The timestamps of all sensors are concatenated and then grouped per time segment. Minute and hour windows are created from the beginning of each time segment instance and these windows are marked as valid based on the definitions above. The duration of each time segment is taken into account to compute the features described below.

Available time segments and platforms

  • Available for all time segments
  • Available for Android and iOS

File Sequence

- data/raw/{pid}/{sensor}_raw.csv # one for every [PHONE_DATA_YIELD][SENSORS]
- data/interim/{pid}/phone_yielded_timestamps.csv
- data/interim/{pid}/phone_yielded_timestamps_with_datetime.csv
- data/interim/{pid}/phone_data_yield_features/phone_data_yield_{language}_{provider_key}.csv
- data/processed/features/{pid}/phone_data_yield.csv

Parameters description for [PHONE_DATA_YIELD][PROVIDERS][RAPIDS]:

Key                              Description
[COMPUTE] Set to True to extract PHONE_DATA_YIELD features from the RAPIDS provider
[FEATURES] Features to be computed, see table below
[MINUTE_RATIO_THRESHOLD_FOR_VALID_YIELDED_HOURS] The proportion [0.0 ,1.0] of valid minutes in a 60-minute window necessary to flag that window as valid.

Features description for [PHONE_DATA_YIELD][PROVIDERS][RAPIDS]:

Feature Units Description
ratiovalidyieldedminutes rows The ratio between the number of valid minutes and the duration in minutes of a time segment.
ratiovalidyieldedhours lux The ratio between the number of valid hours and the duration in hours of a time segment.
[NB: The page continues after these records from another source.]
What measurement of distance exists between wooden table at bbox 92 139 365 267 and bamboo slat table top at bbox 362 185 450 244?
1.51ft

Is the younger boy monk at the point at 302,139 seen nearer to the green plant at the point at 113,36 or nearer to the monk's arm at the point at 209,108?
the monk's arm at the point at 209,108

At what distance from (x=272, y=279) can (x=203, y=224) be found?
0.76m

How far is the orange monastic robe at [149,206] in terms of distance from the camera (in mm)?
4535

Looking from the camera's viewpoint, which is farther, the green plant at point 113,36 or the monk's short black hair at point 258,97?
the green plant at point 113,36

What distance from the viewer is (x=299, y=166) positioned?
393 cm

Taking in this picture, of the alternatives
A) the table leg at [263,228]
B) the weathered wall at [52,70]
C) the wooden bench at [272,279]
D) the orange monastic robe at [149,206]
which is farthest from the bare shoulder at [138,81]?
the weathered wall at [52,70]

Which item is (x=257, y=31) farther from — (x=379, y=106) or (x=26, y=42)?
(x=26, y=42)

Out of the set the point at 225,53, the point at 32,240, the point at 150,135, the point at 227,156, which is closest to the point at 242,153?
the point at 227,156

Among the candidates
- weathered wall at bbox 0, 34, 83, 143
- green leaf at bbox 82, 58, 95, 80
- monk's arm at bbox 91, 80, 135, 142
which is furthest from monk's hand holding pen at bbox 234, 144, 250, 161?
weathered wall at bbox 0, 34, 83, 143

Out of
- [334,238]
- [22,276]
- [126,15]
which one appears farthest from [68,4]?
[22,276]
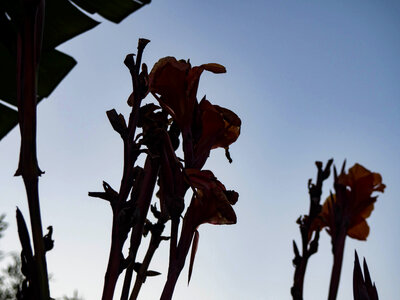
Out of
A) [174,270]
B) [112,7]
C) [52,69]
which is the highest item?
[112,7]

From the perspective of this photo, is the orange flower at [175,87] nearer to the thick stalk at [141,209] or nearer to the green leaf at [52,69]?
the thick stalk at [141,209]

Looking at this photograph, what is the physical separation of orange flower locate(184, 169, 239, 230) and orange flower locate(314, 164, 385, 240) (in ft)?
0.80

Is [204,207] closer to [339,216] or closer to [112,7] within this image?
[339,216]

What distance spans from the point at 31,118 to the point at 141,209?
129 mm

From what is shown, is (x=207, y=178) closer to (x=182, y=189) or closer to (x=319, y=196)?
(x=182, y=189)

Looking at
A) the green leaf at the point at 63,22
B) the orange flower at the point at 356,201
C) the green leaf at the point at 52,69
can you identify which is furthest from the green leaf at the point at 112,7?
the orange flower at the point at 356,201

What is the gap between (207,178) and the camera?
401 millimetres

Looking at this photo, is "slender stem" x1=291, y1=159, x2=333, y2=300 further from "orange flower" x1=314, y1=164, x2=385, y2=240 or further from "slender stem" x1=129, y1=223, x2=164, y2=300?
"slender stem" x1=129, y1=223, x2=164, y2=300

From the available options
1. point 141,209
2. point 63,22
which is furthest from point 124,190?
point 63,22

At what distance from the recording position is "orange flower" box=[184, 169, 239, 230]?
40cm

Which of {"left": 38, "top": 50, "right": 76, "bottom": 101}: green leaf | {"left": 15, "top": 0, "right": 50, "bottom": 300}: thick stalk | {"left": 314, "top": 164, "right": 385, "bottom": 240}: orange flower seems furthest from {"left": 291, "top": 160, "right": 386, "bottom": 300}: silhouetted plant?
{"left": 38, "top": 50, "right": 76, "bottom": 101}: green leaf

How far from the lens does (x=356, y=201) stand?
679 mm

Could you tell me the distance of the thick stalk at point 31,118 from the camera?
0.29 metres

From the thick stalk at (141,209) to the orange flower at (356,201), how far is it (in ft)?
0.99
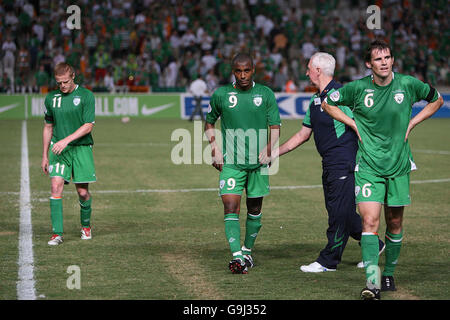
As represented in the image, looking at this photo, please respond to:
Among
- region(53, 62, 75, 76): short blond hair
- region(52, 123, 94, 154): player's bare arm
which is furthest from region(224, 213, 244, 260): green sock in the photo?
region(53, 62, 75, 76): short blond hair

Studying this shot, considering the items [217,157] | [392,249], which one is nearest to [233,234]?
[217,157]

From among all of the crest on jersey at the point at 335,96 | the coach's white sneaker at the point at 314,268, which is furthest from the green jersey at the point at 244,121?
the crest on jersey at the point at 335,96

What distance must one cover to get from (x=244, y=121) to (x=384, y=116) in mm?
1630

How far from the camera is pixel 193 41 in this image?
→ 112 ft

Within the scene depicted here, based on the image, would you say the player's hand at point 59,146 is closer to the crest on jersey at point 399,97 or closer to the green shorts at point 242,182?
the green shorts at point 242,182

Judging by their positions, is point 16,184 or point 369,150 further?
point 16,184

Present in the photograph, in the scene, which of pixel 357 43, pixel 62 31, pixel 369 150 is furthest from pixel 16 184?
pixel 357 43

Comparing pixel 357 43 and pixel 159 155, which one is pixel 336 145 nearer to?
pixel 159 155

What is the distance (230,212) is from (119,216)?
3.78 meters

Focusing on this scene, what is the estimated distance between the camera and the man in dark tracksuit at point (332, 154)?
741cm

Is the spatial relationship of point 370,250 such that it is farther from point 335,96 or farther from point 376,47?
point 376,47

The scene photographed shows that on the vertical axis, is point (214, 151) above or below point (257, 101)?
below

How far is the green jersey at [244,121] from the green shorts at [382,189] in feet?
4.63

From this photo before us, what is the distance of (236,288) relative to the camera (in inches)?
265
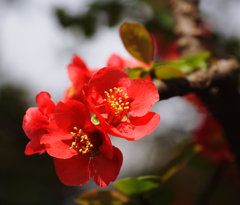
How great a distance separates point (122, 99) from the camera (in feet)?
1.61

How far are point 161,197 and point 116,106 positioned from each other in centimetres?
32

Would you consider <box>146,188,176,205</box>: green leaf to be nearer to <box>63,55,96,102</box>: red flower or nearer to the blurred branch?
<box>63,55,96,102</box>: red flower

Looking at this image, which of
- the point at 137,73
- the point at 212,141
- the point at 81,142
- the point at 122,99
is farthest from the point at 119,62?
the point at 212,141

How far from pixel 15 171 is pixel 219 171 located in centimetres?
203

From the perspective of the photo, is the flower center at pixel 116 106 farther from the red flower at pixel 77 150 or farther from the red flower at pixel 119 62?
the red flower at pixel 119 62

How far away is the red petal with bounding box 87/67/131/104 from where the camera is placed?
0.45 meters

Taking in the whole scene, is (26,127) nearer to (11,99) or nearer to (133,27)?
(133,27)

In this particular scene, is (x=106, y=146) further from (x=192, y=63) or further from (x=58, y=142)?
(x=192, y=63)

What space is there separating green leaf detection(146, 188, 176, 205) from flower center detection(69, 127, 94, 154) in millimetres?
276

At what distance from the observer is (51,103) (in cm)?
45

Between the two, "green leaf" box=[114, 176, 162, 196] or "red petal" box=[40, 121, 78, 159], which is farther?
"green leaf" box=[114, 176, 162, 196]

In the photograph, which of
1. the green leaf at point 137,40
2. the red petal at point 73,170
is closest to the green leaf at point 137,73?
the green leaf at point 137,40

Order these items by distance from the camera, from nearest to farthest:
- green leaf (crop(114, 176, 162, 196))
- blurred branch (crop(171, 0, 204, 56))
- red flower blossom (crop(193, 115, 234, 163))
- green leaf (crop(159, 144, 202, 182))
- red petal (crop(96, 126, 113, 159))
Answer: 1. red petal (crop(96, 126, 113, 159))
2. green leaf (crop(114, 176, 162, 196))
3. green leaf (crop(159, 144, 202, 182))
4. blurred branch (crop(171, 0, 204, 56))
5. red flower blossom (crop(193, 115, 234, 163))

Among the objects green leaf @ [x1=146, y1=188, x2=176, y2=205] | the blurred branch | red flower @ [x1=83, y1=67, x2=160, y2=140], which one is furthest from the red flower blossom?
red flower @ [x1=83, y1=67, x2=160, y2=140]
If the time segment is shorter than 1 hour this feature will always be 1.

Assumptions/Observations

  1. We recommend using ratiovalidyieldedminutes on time segments that are shorter than two or three hours and ratiovalidyieldedhours for longer segments. This is because relying on yielded minutes only can be misleading when a big chunk of those missing minutes are clustered together.

    For example, let’s assume we are working with a 24-hour time segment that is missing 12 hours of data. Two extreme cases can occur:

    1. the 12 missing hours are from the beginning of the segment or
    2. 30 minutes could be missing from every hour (24 * 30 minutes = 12 hours).

    ratiovalidyieldedminutes would be 0.5 for both a and b (hinting the missing circumstances are similar). However, ratiovalidyieldedhours would be 0.5 for a and 1.0 for b if [MINUTE_RATIO_THRESHOLD_FOR_VALID_YIELDED_HOURS] is between [0.0 and 0.49] (hinting that the missing circumstances might be more favorable for b. In other words, sensed data for b is more evenly spread compared to a.